El incidente, que se desarrolló en la última etapa del partido, dejó marcas profundas en el ambiente. Los aficionados de ambos equipos se lanzaron a las calles, con algunos casos de golpes y patadas voladoras que generaron alarmas. El partido, que comenzó con un ambiente normal, se vio afectado por una situación que, según fuentes locales, involucró a más de 20 personas en un conflicto físico.

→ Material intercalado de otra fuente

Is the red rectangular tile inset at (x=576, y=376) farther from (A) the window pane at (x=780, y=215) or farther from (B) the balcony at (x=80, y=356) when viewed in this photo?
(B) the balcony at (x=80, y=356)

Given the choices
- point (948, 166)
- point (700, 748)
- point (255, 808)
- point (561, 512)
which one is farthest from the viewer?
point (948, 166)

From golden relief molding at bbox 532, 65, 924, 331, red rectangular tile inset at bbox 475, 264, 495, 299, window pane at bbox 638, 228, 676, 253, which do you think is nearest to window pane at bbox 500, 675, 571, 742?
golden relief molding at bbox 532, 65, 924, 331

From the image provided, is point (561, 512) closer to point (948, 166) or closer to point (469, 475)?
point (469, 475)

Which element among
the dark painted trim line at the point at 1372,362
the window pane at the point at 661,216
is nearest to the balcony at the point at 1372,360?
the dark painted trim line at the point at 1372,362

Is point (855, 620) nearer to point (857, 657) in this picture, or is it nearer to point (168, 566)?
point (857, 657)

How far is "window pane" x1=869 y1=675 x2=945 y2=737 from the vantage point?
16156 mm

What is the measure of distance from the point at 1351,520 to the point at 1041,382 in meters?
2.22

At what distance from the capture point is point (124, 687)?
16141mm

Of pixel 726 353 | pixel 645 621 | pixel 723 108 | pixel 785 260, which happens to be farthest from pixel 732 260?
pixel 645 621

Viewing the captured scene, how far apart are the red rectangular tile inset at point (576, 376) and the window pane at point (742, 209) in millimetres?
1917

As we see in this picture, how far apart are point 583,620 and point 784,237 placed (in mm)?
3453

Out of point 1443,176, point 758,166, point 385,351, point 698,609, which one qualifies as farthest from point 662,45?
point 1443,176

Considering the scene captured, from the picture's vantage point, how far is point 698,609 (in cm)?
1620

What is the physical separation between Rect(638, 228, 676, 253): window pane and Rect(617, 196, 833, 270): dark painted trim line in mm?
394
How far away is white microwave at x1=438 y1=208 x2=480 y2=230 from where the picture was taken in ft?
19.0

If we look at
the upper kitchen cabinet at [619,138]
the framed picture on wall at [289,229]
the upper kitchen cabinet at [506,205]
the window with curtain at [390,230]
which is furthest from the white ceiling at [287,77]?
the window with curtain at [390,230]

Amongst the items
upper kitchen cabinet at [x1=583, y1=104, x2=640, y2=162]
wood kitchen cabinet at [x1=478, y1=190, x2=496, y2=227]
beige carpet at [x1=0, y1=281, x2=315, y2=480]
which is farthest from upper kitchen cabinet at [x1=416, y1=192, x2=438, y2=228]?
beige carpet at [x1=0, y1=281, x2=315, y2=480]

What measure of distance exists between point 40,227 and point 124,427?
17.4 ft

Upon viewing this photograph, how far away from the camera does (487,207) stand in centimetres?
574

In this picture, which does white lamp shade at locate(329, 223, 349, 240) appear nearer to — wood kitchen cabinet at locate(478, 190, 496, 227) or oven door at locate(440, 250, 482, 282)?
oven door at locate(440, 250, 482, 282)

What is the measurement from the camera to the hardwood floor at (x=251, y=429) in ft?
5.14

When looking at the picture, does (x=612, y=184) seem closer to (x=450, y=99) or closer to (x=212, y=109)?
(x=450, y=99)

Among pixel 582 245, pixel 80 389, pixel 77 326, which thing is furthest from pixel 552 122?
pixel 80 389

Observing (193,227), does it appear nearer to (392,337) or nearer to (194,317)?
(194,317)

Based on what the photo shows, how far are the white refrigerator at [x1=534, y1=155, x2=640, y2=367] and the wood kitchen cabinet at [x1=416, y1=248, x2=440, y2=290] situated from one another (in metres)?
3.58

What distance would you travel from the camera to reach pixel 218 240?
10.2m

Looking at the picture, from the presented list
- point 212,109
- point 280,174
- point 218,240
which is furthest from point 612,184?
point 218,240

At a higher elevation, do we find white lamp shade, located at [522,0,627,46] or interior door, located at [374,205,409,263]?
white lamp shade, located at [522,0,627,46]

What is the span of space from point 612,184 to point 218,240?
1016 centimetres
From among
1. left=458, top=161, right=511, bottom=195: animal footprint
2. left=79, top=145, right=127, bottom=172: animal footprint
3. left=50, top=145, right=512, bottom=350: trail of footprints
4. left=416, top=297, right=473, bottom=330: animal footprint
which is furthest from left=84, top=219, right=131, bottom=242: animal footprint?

El árbitro Matheus Candançan, al detectar la situación, solicitó la ayuda de la Policía Militar que, tras minutos de intervención, logró recuperar el orden. El árbitro no mostró tarjetas rojas, a pesar de la magnitud de la violencia, lo que generó críticas en redes sociales. Los espectadores, en algunos casos, se convirtieron en protagonistas de la escena, con algunos casos de insultos y agresiones que fueron documentados por cámaras de seguridad.

Según un informe del Ministerio de Seguridad, las autoridades han iniciado una investigación por el incidente, ya que se reportaron más de 30 denuncias en el estadio. La policía aseguró que el conflicto se originó en un malentendido entre hinchas de ambos equipos, pero las autoridades también investigan posibles motivos más profundos como el descontento de la hinchada de Cruzeiro por el resultado del partido.

El incidente ha generado una mayor tensión en el ambiente del fútbol brasileño, especialmente en el contexto de la final del Campeonato Mineiro, que suele ser un momento clave para el desenlace de las rivalidades históricas entre los equipos. Los hinchas de ambos lados, en una situación de alta animosidad, se vieron obligados a actuar de manera violenta, lo que ha llevado a un aumento en el número de incidentes en el estadio.

El partido, que comenzó con un ambiente normal, se vio afectado por un incidente que, según fuentes, involucró a más de 20 personas en un conflicto físico. El árbitro Matheus Candançan, al detectar la situación, solicitó la ayuda de la Policía Militar que, tras minutos de intervención, logró recuperar el orden. El árbitro no mostró tarjetas rojas, a pesar de la magnitud de la violencia, lo que generó críticas en redes sociales.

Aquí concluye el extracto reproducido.